Alicia Morton creció en un hogar cristiano y solía asistir a la iglesia desde que era niña. Sin embargo, se interesó por las películas de terror y relató experiencias sobrenaturales hasta que fue liberada por Jesús.
“Solía ver películas de terror. Se me puso la piel de
gallina y me pareció emocionante”, dijo. La canadiense dijo
que le gustaba sentir la adrenalina que le daban las películas. Sin
embargo, un día, se dio cuenta de cómo esto estaba afectando su
alma.
“Una película en particular tenía una escena muy
demoníaca donde había un sacrificio humano e inmediatamente
apagué el televisor. Pero ya era demasiado tarde: algo había
entrado en mí, sentí físicamente una presencia entrar en mí”,
recordó Alicia.
Después de eso, relató que tuvo muchas pesadillas, ataques
de ansiedad y ataques de pánico durante la noche. Entonces su
esposo Matthew, quien estaba involucrado en el ministerio de
liberación, la ayudó en este proceso.
“Mi esposo oró una oración de liberación conmigo. Echamos
fuera los espíritus y ese espíritu de temor que entró en mí.
Alabado sea Dios por eso”, dijo Alicia.
Alicia nunca volvió a ver películas de terror y comenzó a
estudiar sobre la liberación. Destacó que también se liberó de los
chismes: “No sabía que había un espíritu maligno detrás de los
chismes. Entonces Dios me convenció de que había otras cosas de
las que necesitaba liberarme”.
“Un día el Espíritu Santo descendió sobre mí, me convenció de
mis pecados y comencé a arrepentirme”, añadió.

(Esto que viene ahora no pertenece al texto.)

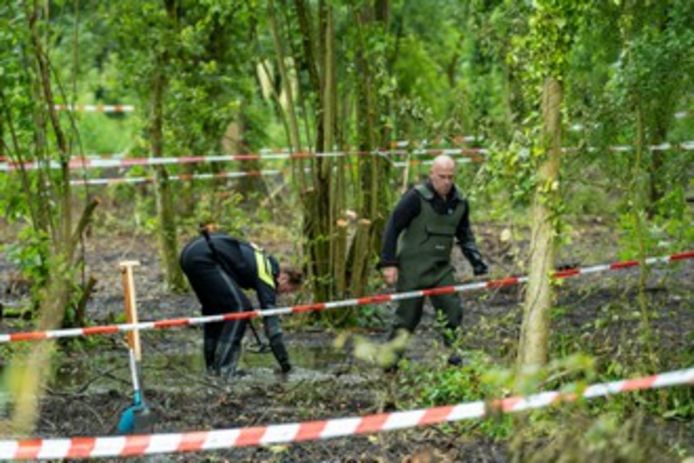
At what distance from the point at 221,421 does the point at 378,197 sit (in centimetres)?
588

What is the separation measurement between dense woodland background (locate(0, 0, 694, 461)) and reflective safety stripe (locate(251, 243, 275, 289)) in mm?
647

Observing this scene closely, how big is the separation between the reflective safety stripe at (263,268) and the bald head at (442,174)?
1.56 metres

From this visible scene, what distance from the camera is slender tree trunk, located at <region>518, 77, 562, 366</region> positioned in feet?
27.5

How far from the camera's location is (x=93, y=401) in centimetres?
995

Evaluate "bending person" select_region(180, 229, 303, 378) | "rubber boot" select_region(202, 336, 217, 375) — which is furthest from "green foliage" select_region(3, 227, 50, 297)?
"rubber boot" select_region(202, 336, 217, 375)

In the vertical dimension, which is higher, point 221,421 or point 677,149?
point 677,149

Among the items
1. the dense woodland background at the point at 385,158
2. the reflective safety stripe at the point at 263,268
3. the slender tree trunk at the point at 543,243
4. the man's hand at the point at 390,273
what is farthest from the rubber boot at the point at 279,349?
the slender tree trunk at the point at 543,243

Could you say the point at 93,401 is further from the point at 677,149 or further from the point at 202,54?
the point at 202,54

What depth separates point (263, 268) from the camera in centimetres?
1136

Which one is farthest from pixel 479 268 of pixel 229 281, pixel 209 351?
pixel 209 351

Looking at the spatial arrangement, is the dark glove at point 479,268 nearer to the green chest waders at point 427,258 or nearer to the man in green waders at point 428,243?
the man in green waders at point 428,243

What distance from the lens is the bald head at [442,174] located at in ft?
35.9

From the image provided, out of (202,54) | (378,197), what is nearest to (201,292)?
(378,197)

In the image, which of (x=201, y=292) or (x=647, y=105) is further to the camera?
(x=201, y=292)
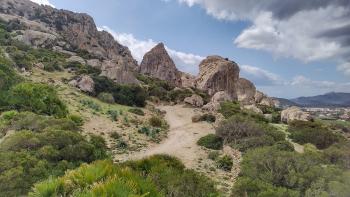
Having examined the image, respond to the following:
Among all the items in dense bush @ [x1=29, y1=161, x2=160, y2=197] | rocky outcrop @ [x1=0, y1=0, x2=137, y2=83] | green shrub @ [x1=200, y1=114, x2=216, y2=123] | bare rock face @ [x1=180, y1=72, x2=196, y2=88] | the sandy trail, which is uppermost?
rocky outcrop @ [x1=0, y1=0, x2=137, y2=83]

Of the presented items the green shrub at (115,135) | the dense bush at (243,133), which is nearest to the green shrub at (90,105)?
the green shrub at (115,135)

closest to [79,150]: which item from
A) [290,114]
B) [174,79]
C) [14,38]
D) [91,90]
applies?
[91,90]

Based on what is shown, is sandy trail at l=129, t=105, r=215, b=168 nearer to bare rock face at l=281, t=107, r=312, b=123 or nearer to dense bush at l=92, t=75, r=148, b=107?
dense bush at l=92, t=75, r=148, b=107

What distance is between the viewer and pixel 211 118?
4553 centimetres

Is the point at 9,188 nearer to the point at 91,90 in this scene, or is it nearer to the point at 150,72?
the point at 91,90

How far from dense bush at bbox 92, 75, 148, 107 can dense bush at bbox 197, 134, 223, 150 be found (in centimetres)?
1875

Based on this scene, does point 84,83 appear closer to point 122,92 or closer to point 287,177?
point 122,92

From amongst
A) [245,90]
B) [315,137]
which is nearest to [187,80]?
[245,90]

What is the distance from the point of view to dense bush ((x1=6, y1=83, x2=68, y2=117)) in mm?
31531

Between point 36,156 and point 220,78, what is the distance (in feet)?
216

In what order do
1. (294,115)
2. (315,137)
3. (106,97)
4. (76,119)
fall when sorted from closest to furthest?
1. (76,119)
2. (315,137)
3. (106,97)
4. (294,115)

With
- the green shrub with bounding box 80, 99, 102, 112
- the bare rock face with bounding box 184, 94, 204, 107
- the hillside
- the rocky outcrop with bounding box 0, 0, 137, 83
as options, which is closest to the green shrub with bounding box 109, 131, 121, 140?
the hillside

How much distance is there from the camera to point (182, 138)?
121 feet

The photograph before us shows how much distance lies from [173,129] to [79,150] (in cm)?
2280
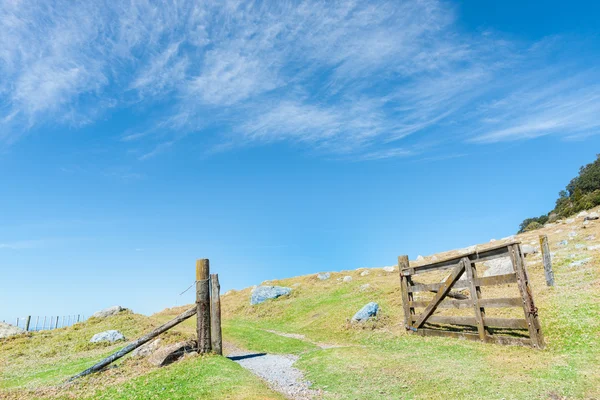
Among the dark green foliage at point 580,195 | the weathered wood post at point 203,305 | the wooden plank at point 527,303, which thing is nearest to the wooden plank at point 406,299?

Después de varias experiencias con Dios, Alicia se
involucró en el ministerio evangelístico. Hoy en día, ella y su
esposo han viajado a alrededor de 15 países predicando la Palabra
de Dios a tiempo completo a través del Ministerio de Liberación y
Evangelismo “Llaves del Reino”.
“Hacemos que las iglesias renuncien a las mentiras, se
arrepientan de los pecados y rompan los acuerdos con el enemigo”,
agregó, explicando que el principio para la liberación es el
perdón y el arrepentimiento.
Finalmente, testificó: “Veo tantos milagros, tanta gente
diariamente entregándose a Jesús y es tan emocionante, es el
poder de Dios cambiando vidas todos los días”.
“Siempre quise ser misionera y hoy lo estoy haciendo. Dios vio
mi corazón y vio que realmente quería vivir mi vida para Él.
Entonces me bendijo y estoy agradecida por ver también mi sanación
y transformación en el proceso”, concluyó.